On Darwin Day, the anniversary of Charles Darwin's birth in 1809, it should be noted that the Catholic brand is struggling these days.
Admittedly, it is odd to refer to Catholicism as a brand, but in this marketing age, is there anything more iconic, more brand-like, than the crucifix?
Nothing, really.
The crucifix is the most potent symbol in history.
Of course, it wasn't really adopted by Christians until the fourth century.
Before then, the fish icon was used. Hence, you can occasionally see bumper stickers of fish without legs, denoting traditionalists, or with legs, promoting Darwinism or evolution through natural selection.
Evolution cannot happen without human sexuality, the most potent force in human history.
Yes, that's right, human sexuality is a more powerful influence than any religion, political system or financial enterprise.
In fact, the power of human sexuality existed long before any belief system religion and will last after any religion.
So, here we are in the 21st Century, debating the ability of women to control when they will get pregnant.
What's really at issue is the ability of men to control women.
And that leaves us with the Catholic Church, a patriarchal institution that thrives on control over its vast dominion, particularly women.
It's not alone, of course, Islam, the GOP and others are venerable patriarchal institutions struggling with the aspirations of women.
The Obama Administration foolishly engaged the Catholic Church on its most vulnerable issue: Women and birth control.
Predictably, the Catholic Church showed a spine, that was conspicuously absent during the priest-abuse scandals, and resisted this intrusion.
The Church, if nothing else, is consistent. It has long opposed birth control and abortion along with the death penalty.
However, most Catholic women of child-bearing age use or approve of birth control measures. Many Catholic women have had abortions. And, most Catholics, in another case of situational ethics, are in favor of the death penalty.
These facts have been exposed during this debate on whether or not insurers of Catholic-related health plans should cover contraception. It also exposed the fact that the health plans of many Catholic universities and hospitals already cover contraception.

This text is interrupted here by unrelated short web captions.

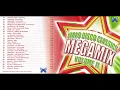 Lagu Italo Disco Classics Megamix Vol. 2 (Mixed by DJ Happy Vibes) (2008) [HD]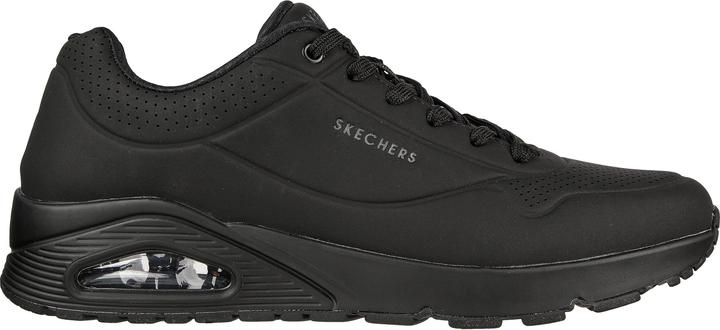 Actual product image Skechers Lace-up shoes (45)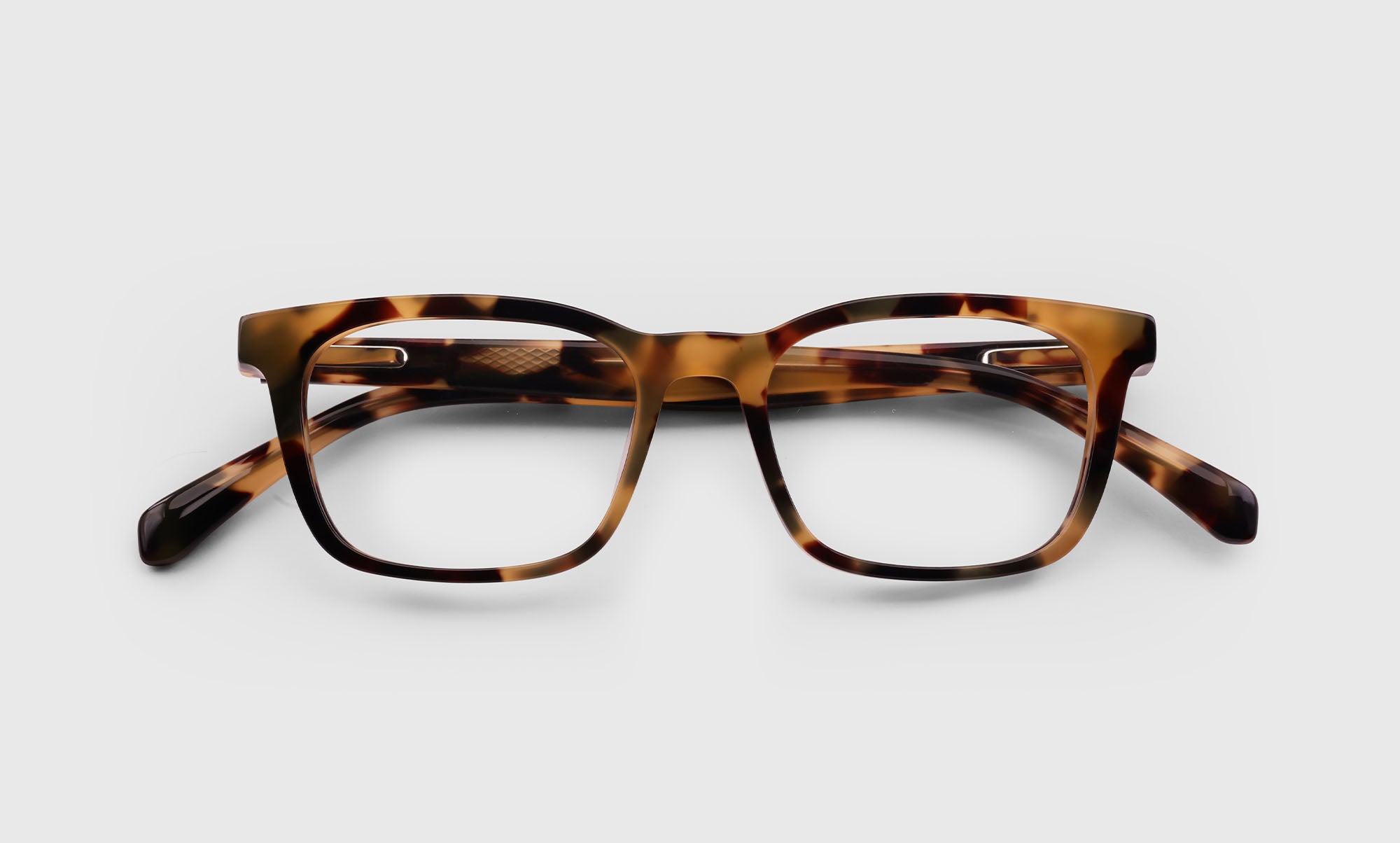 Blue Light Blocking Glasses for Eye Strain Relief - Anti Glare Computer Glasses for Screen Time & Gaming - Reduce Headaches & Improve Sleep
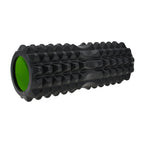 Deep Massage Roller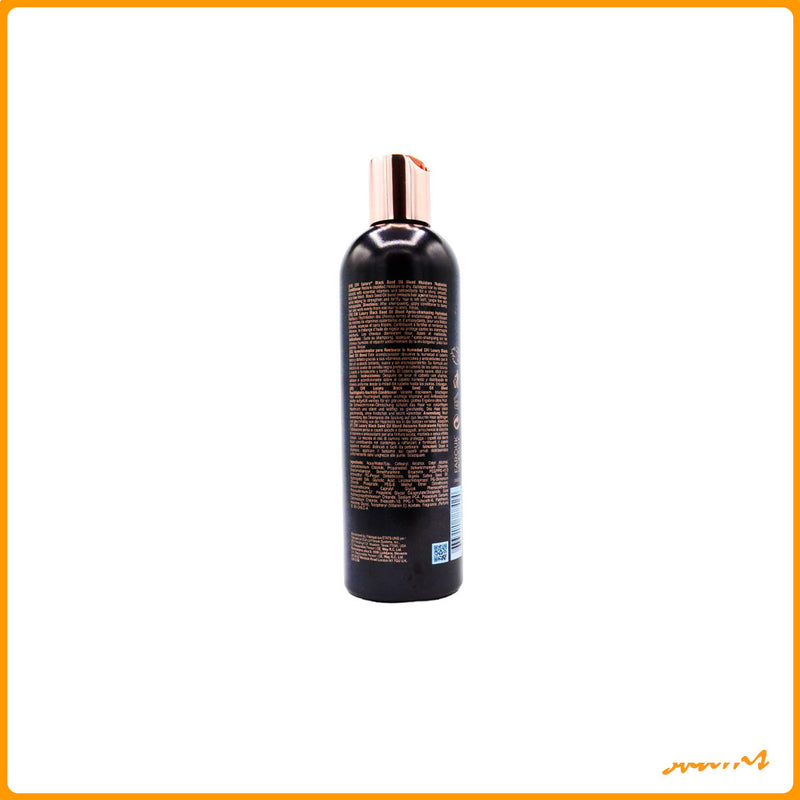 CHI Luxury Black Seed Moisture Replenish Conditioner 355ml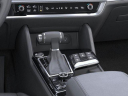 Thumbnail image of 2025 Kia Sportage at South Shore Kia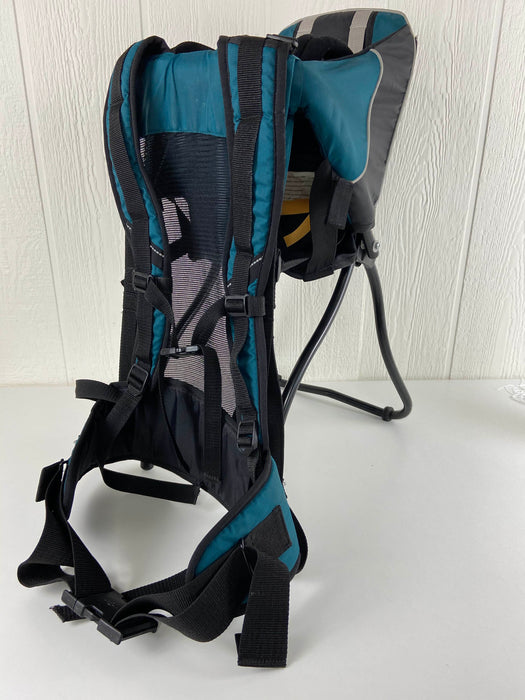 used Backpacks Carriers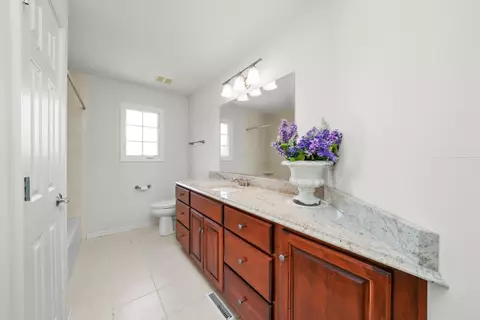 Bath - 7302 Sheffield Ct, Monee, IL 60449 photo 3 of 3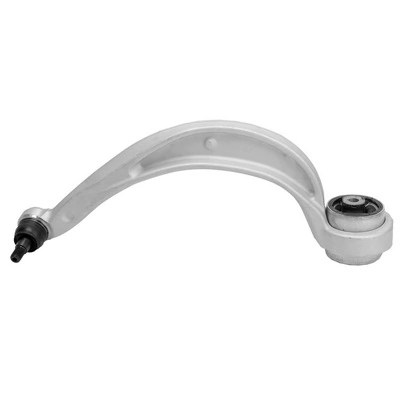 BAPMIC lengőkar, kerékfelfüggesztés - BACB13-545094 - TothCarparts
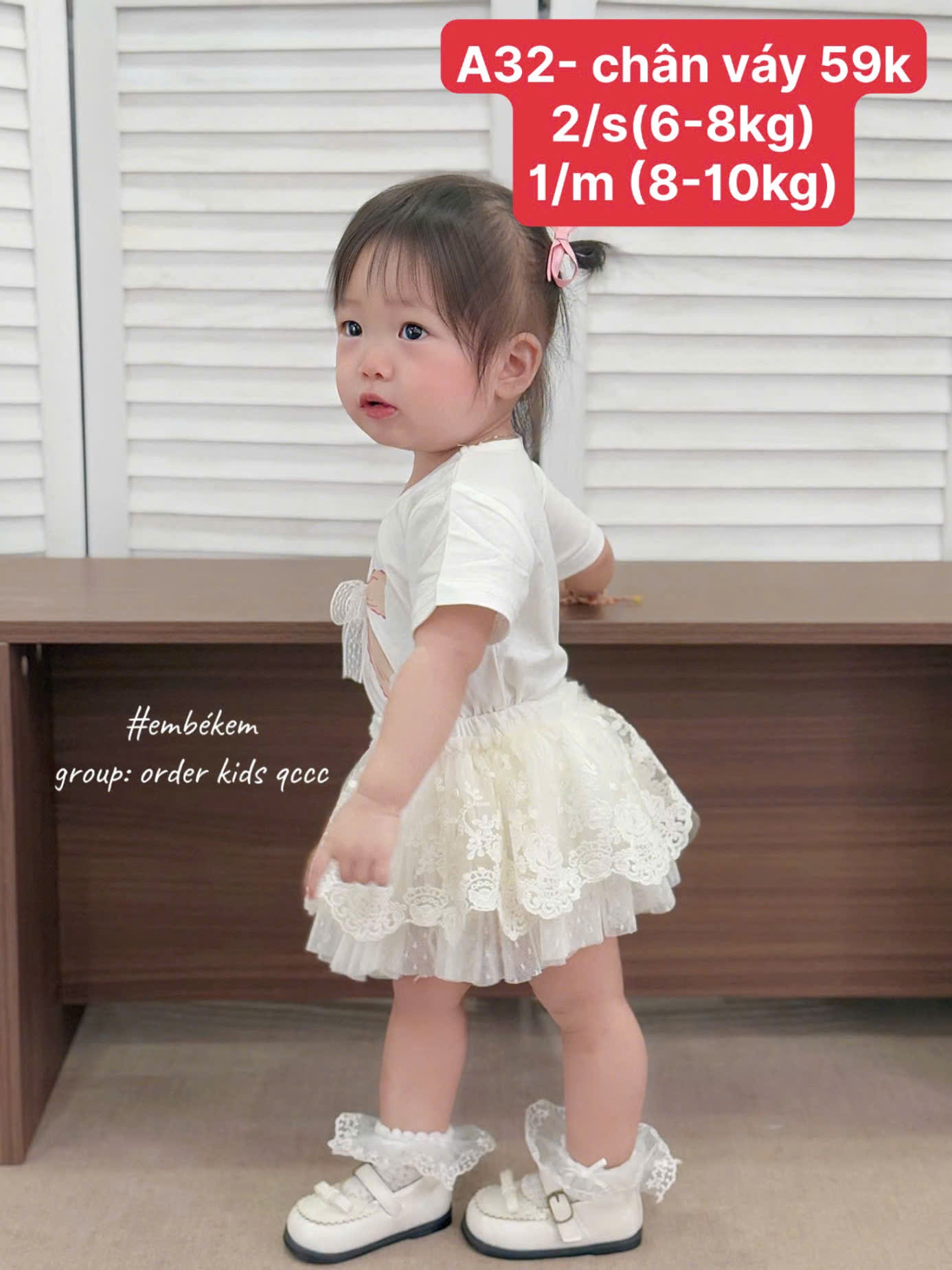 HCS Hàng Xả Lẻ Size Nhiều mẫu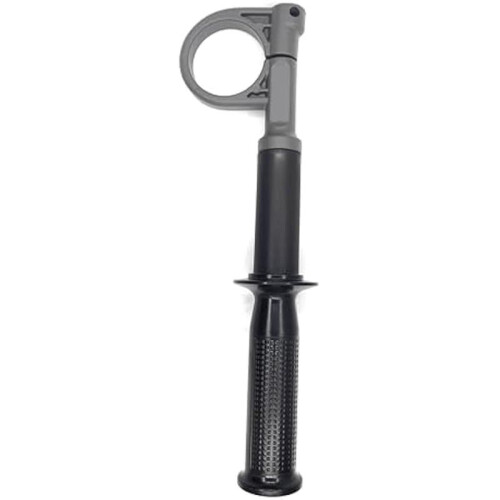 N819809 Hammer Drill Side Handle for  DCD999 DCD998 Power Tool Replacement Part 2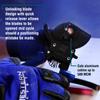 TEMCo TH0035 Heavy Duty 500 MCM Ratcheting Wire & Cable Cutter for Copper and Aluminum view 3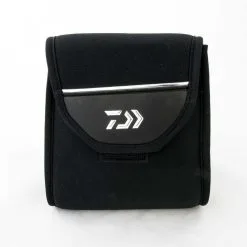 Daiwa Exist LT 1000 D-P 11 Daiwa Exist LT 1000 D-P -Ron Thompson exist lt transportbeuteljvB0wtbuYX5FZ 1280x1280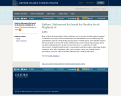 اضغط على الصورة لعرض أكبر.&nbsp;

الإسم:	OXFORD.png&nbsp;
مشاهدات:	95&nbsp;
الحجم:	64.8 كيلوبايت&nbsp;
الهوية:	781297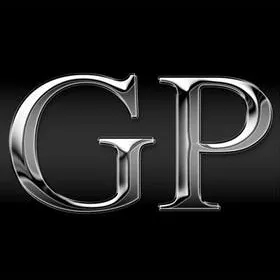 gregoryspartners.com's icon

The Catholic hierarchy, and its acolytes in Congress, wailed that the recent government edicts were an attack on religion and violated one of the most sacred tenets of our Constitution: freedom of religion.
Yet, the Obama Administration was requiring nothing of religion except respecting the rights of women, one not fully enumerated in our Constitution, particularly after the failure of the Equal Rights Amendment in the late 1970s.
This was too much for the Catholic Church because women, while being a backbone of the Catholic faith, are treated as second-class members of the Church. No women are bishops or cardinals or even priests. No woman, aside from the legend of Pope Joan in the 13th Century, has ever been a pope. Women have no voice in decisions by the Church.
Many Catholic women are fine with this structure and that is okay.
But, many Catholic women are not. This fact is but one of many reasons why the Catholic Church struggles to grow.
In fact, the Catholic Church is in decline in America. Parishes and schools are closing or being consolidated in traditional Catholic communities from Boston to Los Angeles.
The sex-abuse scandals of the past 20 years only added to the Church's existing problems.
Presidential candidate and proud Catholic Rick Santorum said that the government has no business in forcing insurance companies to pay for birth control.
The question to Santorum is this: when your wife, due to her declining health, had an induced abortion in 1996, did your insurance provider pay for that procedure?
I think we know the answer to that.
What women, as far as I can tell, do not like is that such personal decisions are debated so publicly. These are private matters that no religion or ideology should control.
Beginning almost 500 years ago, the Catholic Church was rocked by the Reformation, which led to the creation of multiple Protestant denominations.
Today, the Catholic Church is deaf to the concerns of women. Unless it hears and respects the aspirations of women, the Church will continue to decline in America and the Western World.
It will find itself in another Reformation, one controlled and dominated by women.